Governance, Rule of Law and Natural Resources in Indonesia and Lessons for Burma’s Transformation
An authoritarian state merely a decade ago, Indonesia is now an open, pluralist democracy characterized by consistently high levels of economic growth, a growing middle class and booming foreign investment. Not only is Indonesia geostrategically important in the development of U.S. policy toward Asia, it is also a model for the coexistence of Islam and democracy and a key player in efforts to tackle global deforestation, biodiversity loss and climate change.
On February 7, Brookings hosted a discussion on Indonesia’s natural resources management in the context of the country’s political, economic and rule of law reform efforts, as well as its battle against terrorist groups. The panel also drew lessons for Burma’s political and economic transformation and its management of natural resources.

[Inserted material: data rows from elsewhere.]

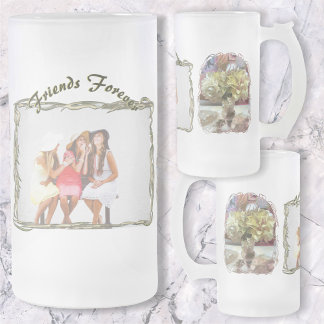 Taza De Cristal Esmerilado Amigos Flores de primavera para siempre PCM1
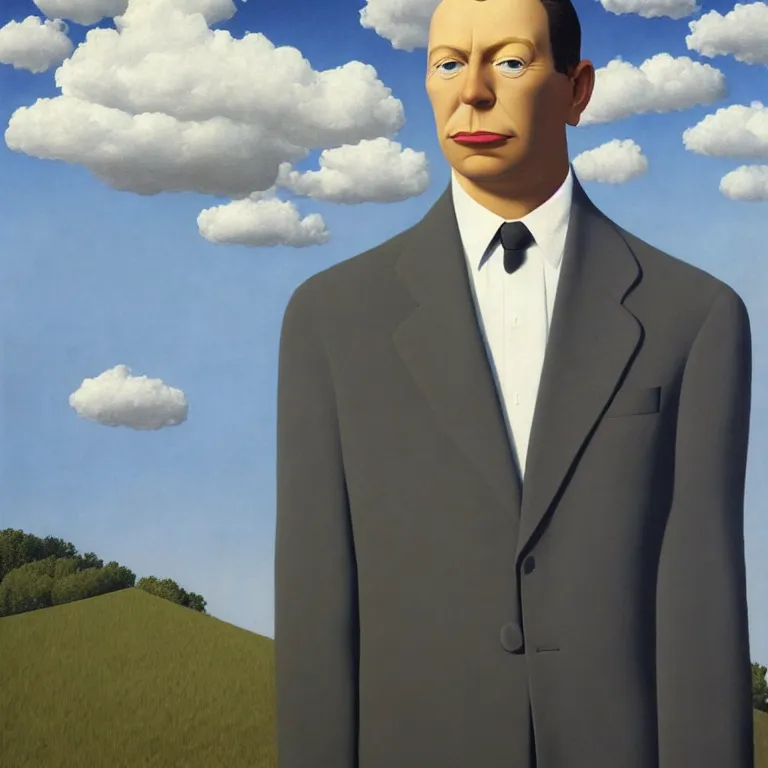 Image similar to portrait of a faceless chrome - head man in a suit, clouds in the background, by rene magritte, detailed painting, distance, centered, hd, hq, high resolution, high detail, 4 k, 8 k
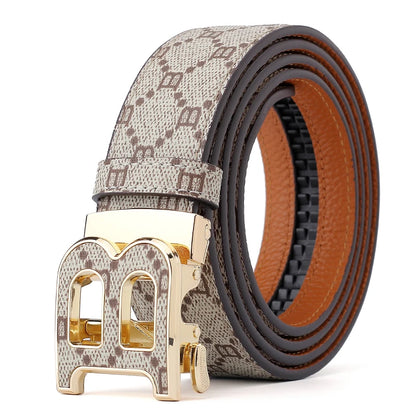 Classic B Print Leather Belt for Men - Adjustable Ratchet Buckle Dress Belt for Suits & Trousers
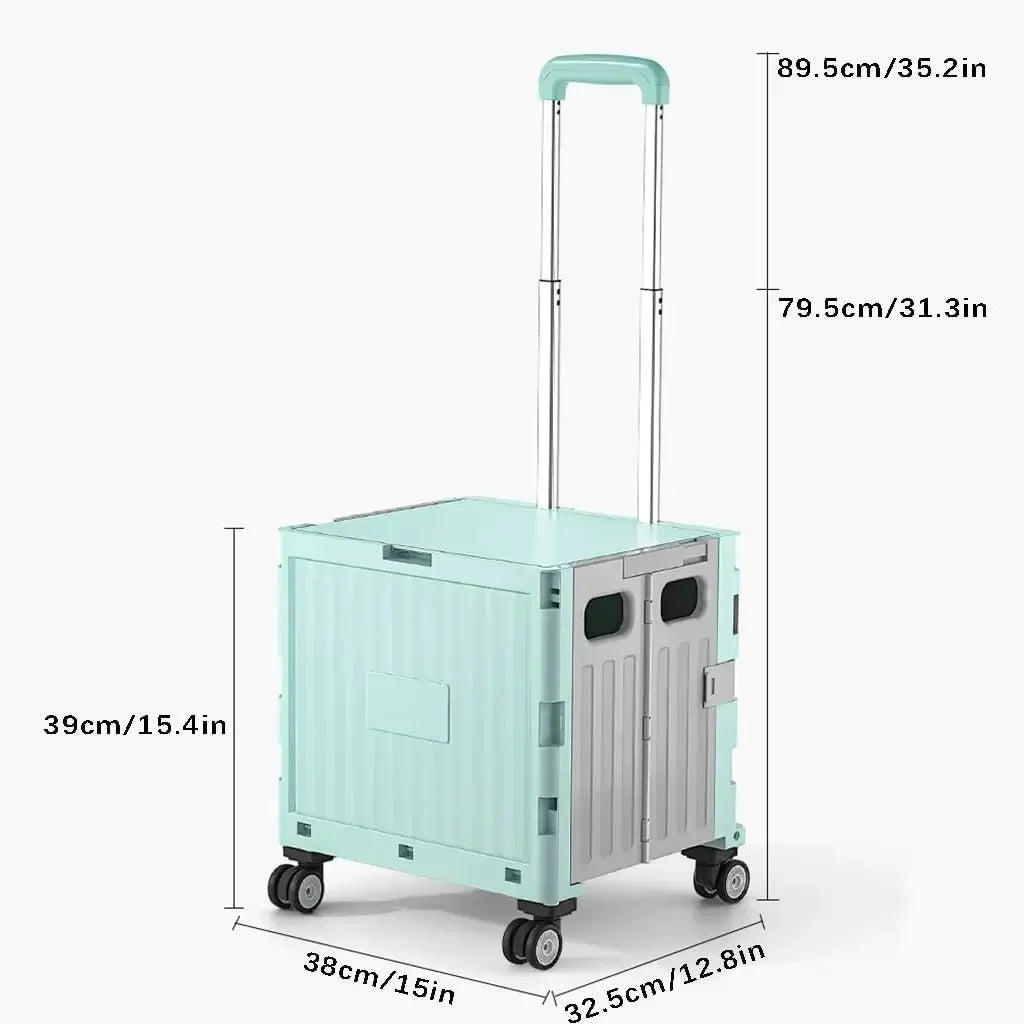 Portable Camping Trolley Storage Box - Folding Outdoor Organizer with Adjustable Handle for Picnics & Travel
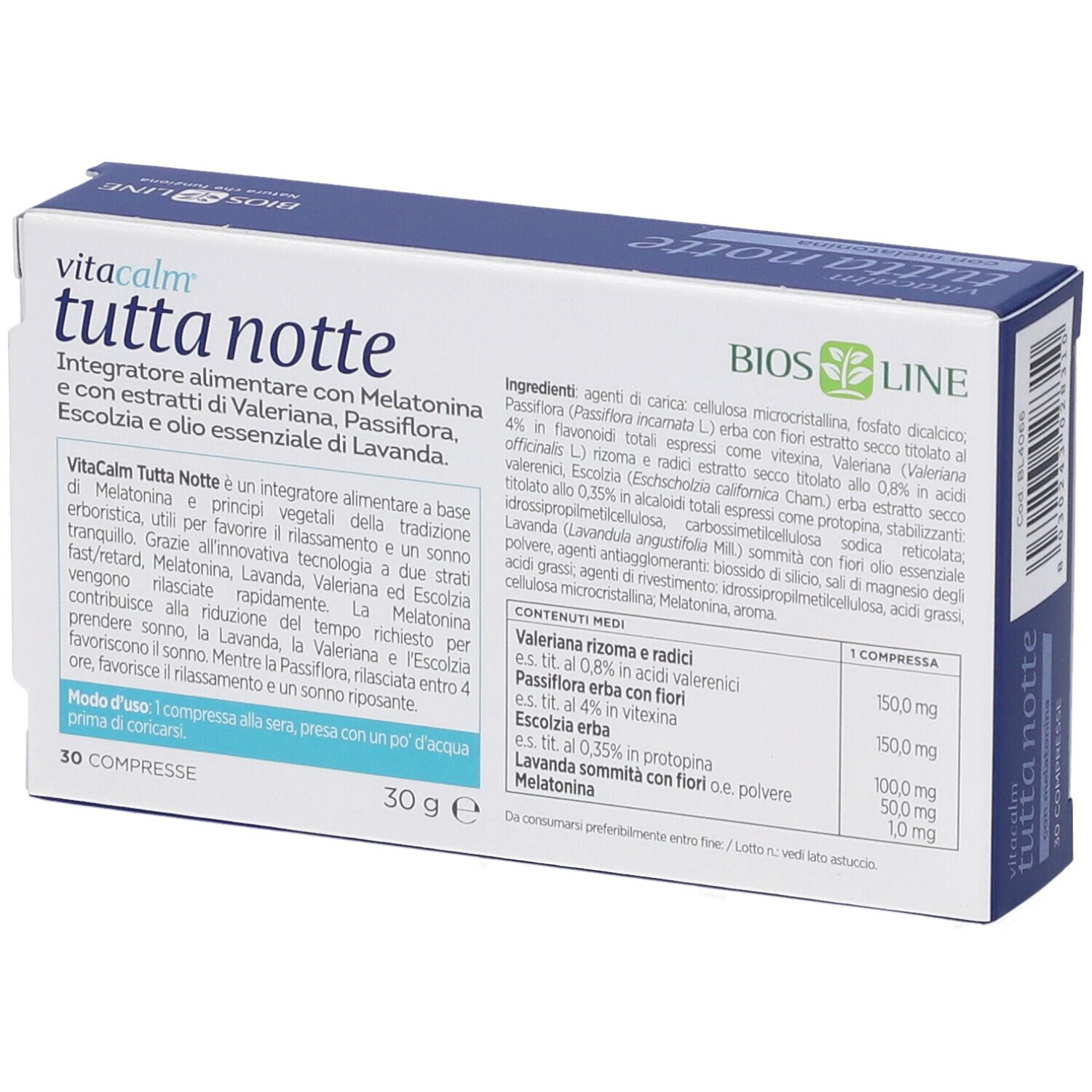 Rückseite der Schachtel VitaCalm Tutta Notte. Zutatenliste, Dosierung. 30 Tabletten. Bios Line Logo.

Brookings Senior Fellow Vanda Felbab-Brown provided insights from her recent fieldwork in Indonesia on illicit economies and organized crime; School of Advanced International Studies Associate Director William M. Wise analyzed the rise of terrorist activity in Indonesia; and Brookings Nonresident Senior Fellow Lex Rieffel discussed how Burma can learn from Indonesia’s economic reforms and management of foreign aid and foreign investment. Senior Fellow Richard Bush, director of the Center for Northeast Asian Policy Studies, provided introductory remarks and moderated the discussion.